Buy something from a farmer
I did this today. I bought a 5lb bag of beets from a farmer friend of mine. We texted our rendez vous. He brought them right to my car. It was awesome. Even felt a bit clandestine – as in, “pst, wanna buy some beets?”
I’ll use them for Christmas Eve dinner. So I have a grand total of 4 days to figure out how to pickle them.
I also spent some time at an indoor farmer’s market. People braved the icy roads and snowy weather to come and buy vegetables directly from a local organic farmer. Food is a powerful force. What happened at the end of the market surprised me too. Seems all the vendors used some of their proceeds to buy goods from other vendors. It was like watching a tiny working economy in action. Pretty cool.

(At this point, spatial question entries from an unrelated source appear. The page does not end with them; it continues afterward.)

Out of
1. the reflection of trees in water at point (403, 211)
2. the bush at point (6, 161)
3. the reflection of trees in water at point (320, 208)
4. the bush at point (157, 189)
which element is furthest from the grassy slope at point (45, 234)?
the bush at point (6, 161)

I wish our crop of MBAs would spend more time studying these age old models. I bet it would restore some sanity to what we call market forces.

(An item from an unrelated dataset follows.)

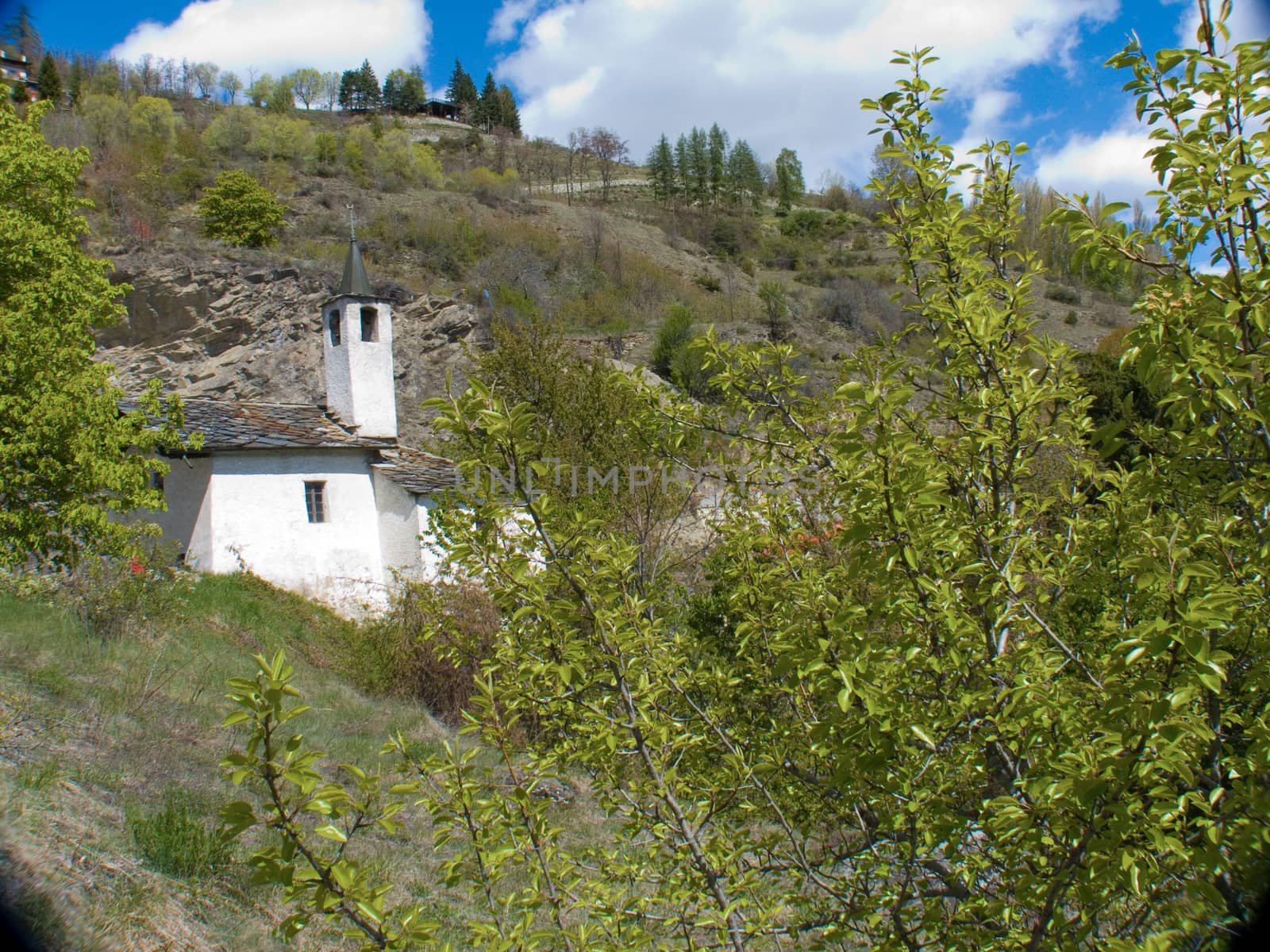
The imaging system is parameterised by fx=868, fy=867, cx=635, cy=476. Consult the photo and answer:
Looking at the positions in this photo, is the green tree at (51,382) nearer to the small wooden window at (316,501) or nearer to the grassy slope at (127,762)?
the grassy slope at (127,762)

Be productive in the produce department
I always thought that bulk purchases would be cheaper than single units in the produce department. Turns out, I was wrong.
When you’re shopping for produce, be productive and do the math. I managed to save a few bucks by reading the prices despite the chaos that is created by pricing some things in pounds and some things in kilos. Do you think they do that on purpose?

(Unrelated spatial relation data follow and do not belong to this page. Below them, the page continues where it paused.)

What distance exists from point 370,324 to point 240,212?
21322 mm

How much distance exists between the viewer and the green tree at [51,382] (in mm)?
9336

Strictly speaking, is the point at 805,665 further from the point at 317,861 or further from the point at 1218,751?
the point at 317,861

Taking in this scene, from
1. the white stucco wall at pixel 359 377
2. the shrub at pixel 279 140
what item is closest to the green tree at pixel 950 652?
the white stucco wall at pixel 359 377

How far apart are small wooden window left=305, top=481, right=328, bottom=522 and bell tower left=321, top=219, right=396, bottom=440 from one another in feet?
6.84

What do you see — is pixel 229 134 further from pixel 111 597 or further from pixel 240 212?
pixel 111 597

I’m pleased to see that Christmas oranges have made their way back to the grocery store. So pleased in fact, I considered buying a great big box in an effort to get a good deal. $5.99 for 5 lbs. Only to discover that I could buy them as singles for .99/lb. Same for carrots. I was committed to a 5lb bag for $4.99 when I discovered I could buy them for .89 a pound as singles. I saved a few bucks by doing the math. Who says math’s not useful outside of school. It’s plenty useful. So use it. Especially in the produce department.